Problem details
Every line from the one that holds "Looking at the options" through the final line should be returned exactly. Omit the pictures.

Task inputs
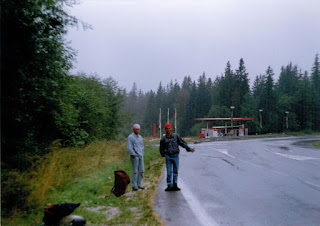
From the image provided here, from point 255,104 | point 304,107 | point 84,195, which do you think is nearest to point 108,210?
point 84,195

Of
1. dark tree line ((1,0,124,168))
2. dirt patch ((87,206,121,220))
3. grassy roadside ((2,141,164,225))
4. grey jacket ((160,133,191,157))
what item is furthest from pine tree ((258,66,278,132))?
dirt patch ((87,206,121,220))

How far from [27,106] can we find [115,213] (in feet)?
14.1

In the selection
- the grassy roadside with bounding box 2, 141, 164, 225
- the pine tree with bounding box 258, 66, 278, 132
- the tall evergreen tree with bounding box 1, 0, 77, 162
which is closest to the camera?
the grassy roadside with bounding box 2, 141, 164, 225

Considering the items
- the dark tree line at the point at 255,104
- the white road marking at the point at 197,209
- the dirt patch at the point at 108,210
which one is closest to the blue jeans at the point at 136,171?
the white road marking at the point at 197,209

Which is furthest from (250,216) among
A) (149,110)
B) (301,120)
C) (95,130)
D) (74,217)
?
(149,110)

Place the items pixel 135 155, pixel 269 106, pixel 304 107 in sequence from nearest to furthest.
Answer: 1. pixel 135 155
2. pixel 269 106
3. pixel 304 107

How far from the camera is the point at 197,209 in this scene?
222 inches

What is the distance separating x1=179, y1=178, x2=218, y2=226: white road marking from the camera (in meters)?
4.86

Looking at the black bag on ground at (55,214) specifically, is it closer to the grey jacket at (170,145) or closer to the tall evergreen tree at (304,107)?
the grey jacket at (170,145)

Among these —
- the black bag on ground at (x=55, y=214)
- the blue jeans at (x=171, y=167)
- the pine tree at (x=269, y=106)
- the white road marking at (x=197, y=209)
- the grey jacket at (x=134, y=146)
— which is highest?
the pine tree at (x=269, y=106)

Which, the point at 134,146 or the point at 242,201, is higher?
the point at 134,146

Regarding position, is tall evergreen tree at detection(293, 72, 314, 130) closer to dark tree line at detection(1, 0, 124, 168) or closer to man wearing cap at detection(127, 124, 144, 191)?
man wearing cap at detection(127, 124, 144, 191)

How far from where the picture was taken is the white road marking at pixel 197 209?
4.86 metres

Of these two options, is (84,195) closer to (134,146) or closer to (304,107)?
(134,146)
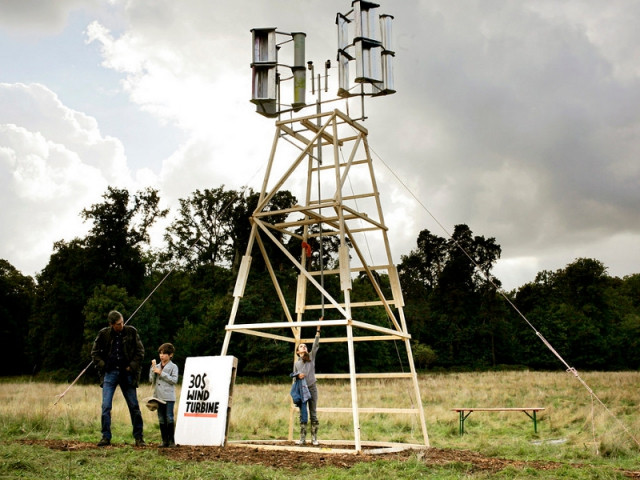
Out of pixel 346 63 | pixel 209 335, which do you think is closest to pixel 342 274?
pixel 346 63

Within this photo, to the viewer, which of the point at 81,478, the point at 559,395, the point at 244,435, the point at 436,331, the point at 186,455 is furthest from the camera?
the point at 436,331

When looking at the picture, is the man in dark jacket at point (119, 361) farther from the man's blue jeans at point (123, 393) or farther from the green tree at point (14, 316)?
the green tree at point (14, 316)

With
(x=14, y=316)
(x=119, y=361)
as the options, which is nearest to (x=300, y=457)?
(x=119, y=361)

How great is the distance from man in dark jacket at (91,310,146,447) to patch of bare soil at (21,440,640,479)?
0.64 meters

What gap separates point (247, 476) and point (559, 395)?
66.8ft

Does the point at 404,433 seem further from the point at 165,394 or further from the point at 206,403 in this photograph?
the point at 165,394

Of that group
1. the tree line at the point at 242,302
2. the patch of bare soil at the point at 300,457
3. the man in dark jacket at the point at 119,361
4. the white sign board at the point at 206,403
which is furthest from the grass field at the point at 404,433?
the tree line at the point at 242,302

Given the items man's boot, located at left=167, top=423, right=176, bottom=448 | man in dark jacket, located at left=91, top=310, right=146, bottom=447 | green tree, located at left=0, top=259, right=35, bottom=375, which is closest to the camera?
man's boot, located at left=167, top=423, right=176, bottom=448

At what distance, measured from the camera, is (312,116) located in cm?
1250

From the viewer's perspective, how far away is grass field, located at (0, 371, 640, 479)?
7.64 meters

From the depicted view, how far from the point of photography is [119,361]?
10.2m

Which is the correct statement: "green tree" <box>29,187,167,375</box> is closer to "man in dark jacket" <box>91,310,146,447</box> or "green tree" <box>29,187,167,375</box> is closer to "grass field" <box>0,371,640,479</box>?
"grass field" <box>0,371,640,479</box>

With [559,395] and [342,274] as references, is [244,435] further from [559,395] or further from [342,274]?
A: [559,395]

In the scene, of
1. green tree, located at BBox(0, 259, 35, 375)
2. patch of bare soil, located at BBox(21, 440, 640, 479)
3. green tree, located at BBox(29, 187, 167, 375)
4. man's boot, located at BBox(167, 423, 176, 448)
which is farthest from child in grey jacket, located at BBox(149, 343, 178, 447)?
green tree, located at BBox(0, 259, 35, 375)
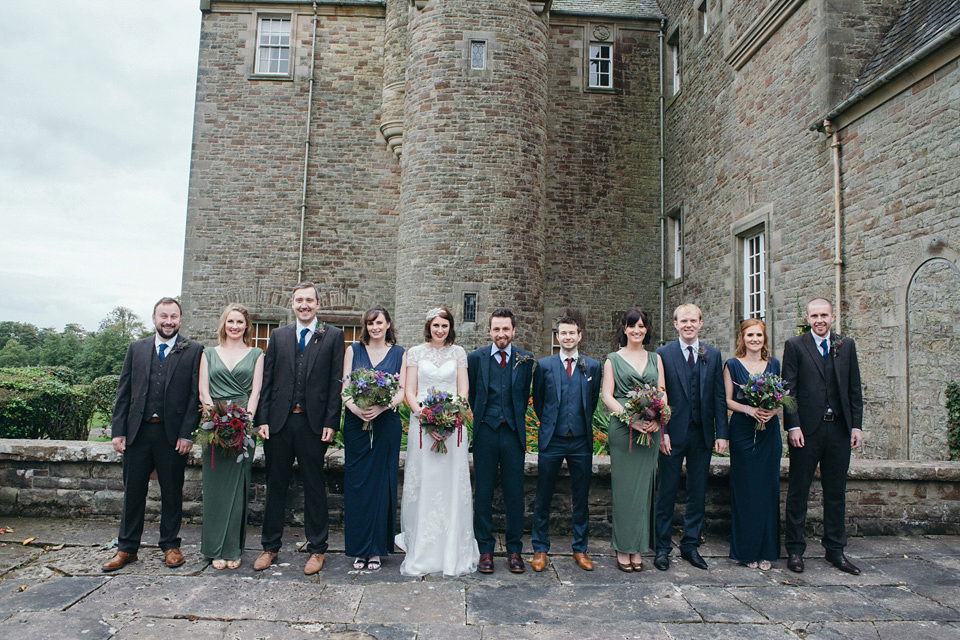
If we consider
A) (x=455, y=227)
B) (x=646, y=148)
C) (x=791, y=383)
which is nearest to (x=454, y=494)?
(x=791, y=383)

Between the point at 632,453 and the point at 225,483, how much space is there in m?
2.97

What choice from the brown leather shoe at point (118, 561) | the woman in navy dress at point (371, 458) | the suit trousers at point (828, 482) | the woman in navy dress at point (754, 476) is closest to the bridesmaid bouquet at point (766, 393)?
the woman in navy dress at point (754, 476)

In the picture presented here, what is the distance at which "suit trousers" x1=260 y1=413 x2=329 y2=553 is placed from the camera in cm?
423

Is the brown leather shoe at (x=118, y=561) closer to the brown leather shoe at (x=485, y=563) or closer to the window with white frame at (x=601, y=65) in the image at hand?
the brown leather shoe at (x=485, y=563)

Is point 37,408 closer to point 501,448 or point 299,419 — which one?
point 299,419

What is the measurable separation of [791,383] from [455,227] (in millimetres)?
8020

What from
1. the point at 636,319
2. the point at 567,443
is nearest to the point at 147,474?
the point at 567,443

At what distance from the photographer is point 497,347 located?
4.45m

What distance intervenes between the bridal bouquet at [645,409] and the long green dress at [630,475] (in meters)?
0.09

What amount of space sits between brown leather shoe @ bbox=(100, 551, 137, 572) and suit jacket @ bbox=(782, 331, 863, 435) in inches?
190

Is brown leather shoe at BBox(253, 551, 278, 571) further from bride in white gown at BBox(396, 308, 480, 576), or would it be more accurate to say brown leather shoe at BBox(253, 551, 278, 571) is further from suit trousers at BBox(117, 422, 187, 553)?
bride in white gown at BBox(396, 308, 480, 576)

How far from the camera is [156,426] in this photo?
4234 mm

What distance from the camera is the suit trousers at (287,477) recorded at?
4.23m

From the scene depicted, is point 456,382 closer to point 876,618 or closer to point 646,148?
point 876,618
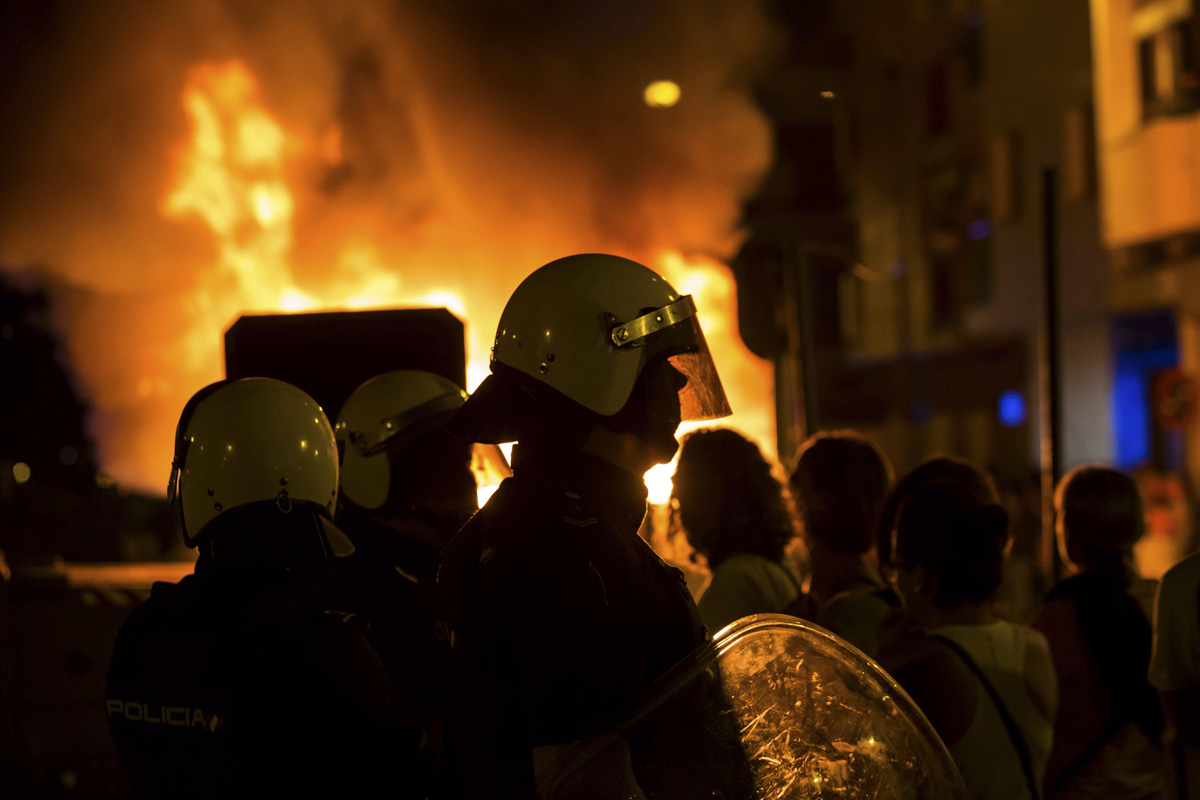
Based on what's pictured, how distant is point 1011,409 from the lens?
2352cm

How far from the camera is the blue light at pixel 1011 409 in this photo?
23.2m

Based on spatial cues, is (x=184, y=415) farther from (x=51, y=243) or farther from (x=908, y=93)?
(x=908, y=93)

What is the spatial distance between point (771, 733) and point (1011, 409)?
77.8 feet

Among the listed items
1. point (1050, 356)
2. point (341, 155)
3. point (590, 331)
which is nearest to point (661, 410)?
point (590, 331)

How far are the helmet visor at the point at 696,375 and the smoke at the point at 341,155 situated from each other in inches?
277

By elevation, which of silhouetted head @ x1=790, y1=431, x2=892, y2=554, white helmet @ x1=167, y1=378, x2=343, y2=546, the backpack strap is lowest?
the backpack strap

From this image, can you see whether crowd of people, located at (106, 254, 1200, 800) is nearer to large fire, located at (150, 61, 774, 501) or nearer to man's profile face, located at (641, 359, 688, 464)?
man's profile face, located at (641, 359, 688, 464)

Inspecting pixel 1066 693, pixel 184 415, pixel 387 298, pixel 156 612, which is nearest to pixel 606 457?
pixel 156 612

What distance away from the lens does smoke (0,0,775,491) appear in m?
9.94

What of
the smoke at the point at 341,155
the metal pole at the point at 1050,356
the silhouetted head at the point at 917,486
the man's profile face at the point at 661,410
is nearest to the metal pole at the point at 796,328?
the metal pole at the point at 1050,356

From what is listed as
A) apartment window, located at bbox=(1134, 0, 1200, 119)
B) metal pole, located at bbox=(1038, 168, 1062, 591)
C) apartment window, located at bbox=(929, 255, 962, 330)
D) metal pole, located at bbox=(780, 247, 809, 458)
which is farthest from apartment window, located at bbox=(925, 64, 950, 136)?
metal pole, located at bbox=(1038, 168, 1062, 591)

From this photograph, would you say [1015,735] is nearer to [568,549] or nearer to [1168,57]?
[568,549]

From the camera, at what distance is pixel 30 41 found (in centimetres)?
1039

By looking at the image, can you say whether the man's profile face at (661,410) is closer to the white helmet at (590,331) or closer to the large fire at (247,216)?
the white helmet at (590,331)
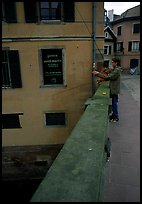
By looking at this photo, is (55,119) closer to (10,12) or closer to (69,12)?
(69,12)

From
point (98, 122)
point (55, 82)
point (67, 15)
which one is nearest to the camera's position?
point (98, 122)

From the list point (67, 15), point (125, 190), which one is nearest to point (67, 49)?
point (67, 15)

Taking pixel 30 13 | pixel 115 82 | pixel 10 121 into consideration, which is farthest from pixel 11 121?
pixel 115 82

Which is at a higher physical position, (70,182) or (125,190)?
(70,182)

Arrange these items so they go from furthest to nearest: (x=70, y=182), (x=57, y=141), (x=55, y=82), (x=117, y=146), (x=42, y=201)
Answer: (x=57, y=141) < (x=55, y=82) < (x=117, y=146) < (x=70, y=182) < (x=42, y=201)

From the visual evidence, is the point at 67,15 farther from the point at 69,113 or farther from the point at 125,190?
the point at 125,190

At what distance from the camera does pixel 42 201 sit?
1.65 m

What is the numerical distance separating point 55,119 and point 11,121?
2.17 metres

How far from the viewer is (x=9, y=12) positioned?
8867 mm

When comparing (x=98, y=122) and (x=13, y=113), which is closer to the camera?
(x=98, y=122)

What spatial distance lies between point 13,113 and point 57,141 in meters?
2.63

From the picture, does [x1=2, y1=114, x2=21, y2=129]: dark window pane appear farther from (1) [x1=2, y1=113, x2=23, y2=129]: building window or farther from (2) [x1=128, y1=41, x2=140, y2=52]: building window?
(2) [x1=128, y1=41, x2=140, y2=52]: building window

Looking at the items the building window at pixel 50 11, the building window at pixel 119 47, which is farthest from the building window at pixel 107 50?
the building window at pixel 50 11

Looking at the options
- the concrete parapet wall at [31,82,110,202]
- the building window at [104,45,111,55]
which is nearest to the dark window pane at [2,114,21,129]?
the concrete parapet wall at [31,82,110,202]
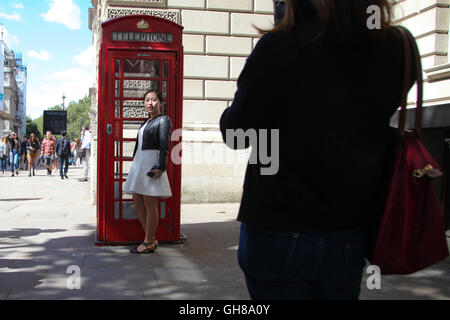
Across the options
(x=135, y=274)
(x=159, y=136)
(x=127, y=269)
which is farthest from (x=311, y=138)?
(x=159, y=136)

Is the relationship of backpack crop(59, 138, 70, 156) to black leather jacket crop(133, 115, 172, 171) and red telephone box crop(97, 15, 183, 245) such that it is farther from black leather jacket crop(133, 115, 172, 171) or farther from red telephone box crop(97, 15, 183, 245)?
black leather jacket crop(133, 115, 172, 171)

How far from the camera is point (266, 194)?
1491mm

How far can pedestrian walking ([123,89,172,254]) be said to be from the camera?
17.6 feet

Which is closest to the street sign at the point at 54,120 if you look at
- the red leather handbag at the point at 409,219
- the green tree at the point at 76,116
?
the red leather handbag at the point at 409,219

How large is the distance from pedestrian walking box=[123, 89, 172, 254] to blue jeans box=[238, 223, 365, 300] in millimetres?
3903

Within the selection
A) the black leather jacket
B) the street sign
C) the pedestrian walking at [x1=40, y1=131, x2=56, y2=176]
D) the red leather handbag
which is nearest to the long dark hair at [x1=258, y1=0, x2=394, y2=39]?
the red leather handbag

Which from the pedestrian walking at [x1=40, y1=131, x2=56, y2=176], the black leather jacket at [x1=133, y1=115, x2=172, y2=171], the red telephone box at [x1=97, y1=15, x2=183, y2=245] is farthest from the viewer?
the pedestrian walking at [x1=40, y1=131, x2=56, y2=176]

Output
Looking at the options
- the concrete parapet wall at [31,82,110,202]
- the building window at [104,45,111,55]
which is nearest to the dark window pane at [2,114,21,129]?
the concrete parapet wall at [31,82,110,202]
Across the options
(x=135, y=274)
(x=159, y=136)
(x=127, y=269)
which is farthest from (x=311, y=138)?
(x=159, y=136)

Is the relationship of backpack crop(59, 138, 70, 156) to black leather jacket crop(133, 115, 172, 171) and red telephone box crop(97, 15, 183, 245) such that it is farther from black leather jacket crop(133, 115, 172, 171) or farther from red telephone box crop(97, 15, 183, 245)?
black leather jacket crop(133, 115, 172, 171)

How far from the camera is point (266, 194)?
1491mm

How far can pedestrian walking ([123,89,172,254]) be said to be from the camera?
17.6 feet

Which is closest to the street sign at the point at 54,120 if you look at
- the red leather handbag at the point at 409,219
- the green tree at the point at 76,116
?
the red leather handbag at the point at 409,219

How large is the distance from pedestrian walking box=[123, 89, 172, 254] to blue jeans box=[238, 223, 365, 300] in millimetres?
3903

Within the selection
A) the black leather jacket
B) the street sign
C) the pedestrian walking at [x1=40, y1=131, x2=56, y2=176]
D) the red leather handbag
which is nearest to the long dark hair at [x1=258, y1=0, x2=394, y2=39]?
the red leather handbag

Which from the pedestrian walking at [x1=40, y1=131, x2=56, y2=176], the black leather jacket at [x1=133, y1=115, x2=172, y2=171], the red telephone box at [x1=97, y1=15, x2=183, y2=245] is farthest from the viewer?
the pedestrian walking at [x1=40, y1=131, x2=56, y2=176]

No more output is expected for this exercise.